Falwell suggested Lewandowski remind America what Falwell's father, the evangelist, had said "which was that we weren't voting for a Sunday school  teacher, we were voting for the president of the United States," Lewandoswki recounts in the book he co-wrote on the campaign.

Focus on the Family’s Daly said he has no problem distinguishing between the “Two Trumps.”

There’s the “more bombastic, tweeting Trump” that everyone agrees is “sometimes entertaining, sometimes cringeworthy,” he said.  And then there’s the “executive President Trump.”

“From where we're sitting, that’s what we’re mostly interested in, the policies being pursued, those things that are being accomplished,” Daly said. “When we look at the record, we’re seeing some very good things.”

But religious leaders close to Trump were especially criticized for not condemning Trump’s response to the neo-Nazi groups involved in a rally in Charlottesville, Va., that turned violent last year — an incident that prompted many members of Trump’s business advisory groups to resign in protest.

Trump was also not spurned by his religious advisers after endorsing Alabama Senate candidate Roy Moore, despite allegations that he had romantically pursued and sexually assaulted girls in their teens when he was in his 30s.

If opponents had wanted to come up with two people to discredit the GOP and white evangelical Christianity, “you could hardly create two more perfect men than Donald Trump and Roy More,” Peter Wehner, senior fellow at the Ethics and Public Policy Center who served in the Reagan and George H. W. Bush administrations wrote in an opinion piece last month entitled: “Why I can no longer call myself an evangelical Republican.”

Reed, however, rejects the criticism that religious leaders haven’t spoken out when Trump has done or said something objectionable.

“I’ve been in those meetings. I’ve been on those conference calls. And I know that our views have been shared openly, honestly and without reservation with the president, first as candidate, and now as president,” Reed said.
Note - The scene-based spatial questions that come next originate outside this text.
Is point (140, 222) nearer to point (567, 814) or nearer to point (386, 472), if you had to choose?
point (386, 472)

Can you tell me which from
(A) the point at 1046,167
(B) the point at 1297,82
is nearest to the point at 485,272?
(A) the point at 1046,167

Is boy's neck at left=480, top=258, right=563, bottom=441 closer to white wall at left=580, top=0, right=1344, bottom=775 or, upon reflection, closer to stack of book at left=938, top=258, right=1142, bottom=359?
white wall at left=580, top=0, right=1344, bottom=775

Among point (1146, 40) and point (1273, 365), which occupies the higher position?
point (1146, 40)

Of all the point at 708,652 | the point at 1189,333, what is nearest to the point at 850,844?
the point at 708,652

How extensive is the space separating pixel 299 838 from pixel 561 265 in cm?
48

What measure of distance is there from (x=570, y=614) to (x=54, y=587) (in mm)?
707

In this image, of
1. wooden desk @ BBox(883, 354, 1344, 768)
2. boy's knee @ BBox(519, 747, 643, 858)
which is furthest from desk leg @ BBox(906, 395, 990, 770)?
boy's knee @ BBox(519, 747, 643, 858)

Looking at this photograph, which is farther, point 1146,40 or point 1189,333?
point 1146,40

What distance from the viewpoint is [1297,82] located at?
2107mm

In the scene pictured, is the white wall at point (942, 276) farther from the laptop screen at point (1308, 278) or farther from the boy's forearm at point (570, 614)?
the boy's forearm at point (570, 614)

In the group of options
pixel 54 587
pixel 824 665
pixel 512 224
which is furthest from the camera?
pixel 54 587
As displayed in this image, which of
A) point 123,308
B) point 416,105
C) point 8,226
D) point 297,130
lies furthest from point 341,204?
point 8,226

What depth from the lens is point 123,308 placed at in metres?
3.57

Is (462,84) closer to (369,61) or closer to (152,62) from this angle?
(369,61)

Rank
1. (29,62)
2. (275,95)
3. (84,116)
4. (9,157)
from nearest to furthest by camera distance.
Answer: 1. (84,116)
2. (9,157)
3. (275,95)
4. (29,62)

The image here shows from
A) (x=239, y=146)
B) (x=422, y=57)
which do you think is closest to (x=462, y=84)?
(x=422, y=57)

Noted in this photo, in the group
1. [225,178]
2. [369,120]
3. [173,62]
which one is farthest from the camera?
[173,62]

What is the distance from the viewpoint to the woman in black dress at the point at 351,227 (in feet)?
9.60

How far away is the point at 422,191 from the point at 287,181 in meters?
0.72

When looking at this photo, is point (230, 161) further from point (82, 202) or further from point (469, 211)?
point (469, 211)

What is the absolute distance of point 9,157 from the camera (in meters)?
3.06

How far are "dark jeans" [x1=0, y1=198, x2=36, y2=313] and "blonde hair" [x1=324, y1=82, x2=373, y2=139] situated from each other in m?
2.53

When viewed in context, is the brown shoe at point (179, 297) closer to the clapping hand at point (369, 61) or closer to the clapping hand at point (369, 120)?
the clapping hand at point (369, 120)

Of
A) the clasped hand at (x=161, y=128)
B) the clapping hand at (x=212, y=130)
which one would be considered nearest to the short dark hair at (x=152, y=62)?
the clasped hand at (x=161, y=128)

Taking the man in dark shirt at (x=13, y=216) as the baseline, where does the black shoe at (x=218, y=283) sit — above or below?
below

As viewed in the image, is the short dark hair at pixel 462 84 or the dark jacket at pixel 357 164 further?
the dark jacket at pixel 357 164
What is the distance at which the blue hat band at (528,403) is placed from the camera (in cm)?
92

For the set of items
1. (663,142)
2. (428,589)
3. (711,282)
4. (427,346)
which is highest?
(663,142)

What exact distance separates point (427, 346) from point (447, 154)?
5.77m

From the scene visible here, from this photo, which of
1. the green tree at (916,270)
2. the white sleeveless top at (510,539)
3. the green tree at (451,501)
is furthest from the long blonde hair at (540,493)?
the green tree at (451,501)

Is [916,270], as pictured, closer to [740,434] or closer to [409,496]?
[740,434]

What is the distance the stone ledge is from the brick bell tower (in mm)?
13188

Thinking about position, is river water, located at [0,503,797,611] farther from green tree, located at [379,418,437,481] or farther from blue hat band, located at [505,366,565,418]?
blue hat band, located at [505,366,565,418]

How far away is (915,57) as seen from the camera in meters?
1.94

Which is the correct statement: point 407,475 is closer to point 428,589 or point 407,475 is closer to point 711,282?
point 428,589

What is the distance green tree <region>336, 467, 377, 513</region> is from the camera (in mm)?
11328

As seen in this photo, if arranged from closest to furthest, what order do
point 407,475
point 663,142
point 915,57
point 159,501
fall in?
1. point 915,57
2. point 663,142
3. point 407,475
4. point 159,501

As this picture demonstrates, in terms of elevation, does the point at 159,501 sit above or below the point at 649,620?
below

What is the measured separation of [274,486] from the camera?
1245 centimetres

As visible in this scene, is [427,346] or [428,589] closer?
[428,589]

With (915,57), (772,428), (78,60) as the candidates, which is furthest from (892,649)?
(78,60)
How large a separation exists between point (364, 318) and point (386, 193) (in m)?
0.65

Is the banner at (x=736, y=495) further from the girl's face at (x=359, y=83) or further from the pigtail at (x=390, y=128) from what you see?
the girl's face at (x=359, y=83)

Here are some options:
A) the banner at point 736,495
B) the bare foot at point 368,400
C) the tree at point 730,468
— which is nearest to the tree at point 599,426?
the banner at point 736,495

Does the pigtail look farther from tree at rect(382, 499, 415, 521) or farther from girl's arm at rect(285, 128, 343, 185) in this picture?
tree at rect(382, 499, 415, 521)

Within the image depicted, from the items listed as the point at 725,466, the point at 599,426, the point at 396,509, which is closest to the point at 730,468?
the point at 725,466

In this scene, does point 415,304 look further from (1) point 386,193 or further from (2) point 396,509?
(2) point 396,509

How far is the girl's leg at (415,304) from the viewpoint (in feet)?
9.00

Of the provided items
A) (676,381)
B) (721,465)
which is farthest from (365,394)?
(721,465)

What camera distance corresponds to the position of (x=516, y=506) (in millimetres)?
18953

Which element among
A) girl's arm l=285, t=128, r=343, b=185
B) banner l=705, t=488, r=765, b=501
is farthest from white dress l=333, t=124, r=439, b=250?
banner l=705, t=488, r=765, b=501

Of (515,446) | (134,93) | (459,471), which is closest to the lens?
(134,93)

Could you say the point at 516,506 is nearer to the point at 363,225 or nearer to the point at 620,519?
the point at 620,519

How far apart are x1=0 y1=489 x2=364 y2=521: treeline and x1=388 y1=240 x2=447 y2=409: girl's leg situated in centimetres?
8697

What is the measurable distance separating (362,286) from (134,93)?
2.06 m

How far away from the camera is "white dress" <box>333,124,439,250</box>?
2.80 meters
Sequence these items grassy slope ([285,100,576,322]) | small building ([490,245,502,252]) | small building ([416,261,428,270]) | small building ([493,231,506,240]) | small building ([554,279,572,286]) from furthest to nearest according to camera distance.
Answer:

But he doesn’t believe it’s necessary to make any criticisms public, “out of respect for the right of the president to receive advice in confidence.”

Issues that Reed and others will continue to work on with the administration include more judicial appointments and another attempt at defunding Planned Parenthood. There are also some issues that could get broader, bipartisan support such as addressing young immigrants brought to the United States illegally as children, criminal justice reform, and efforts to fight human trafficking and substance abuse.

“If we thought we did some things last year,” White recently said in an interview with the Christian Broadcasting Network, “boy, wait until this year.”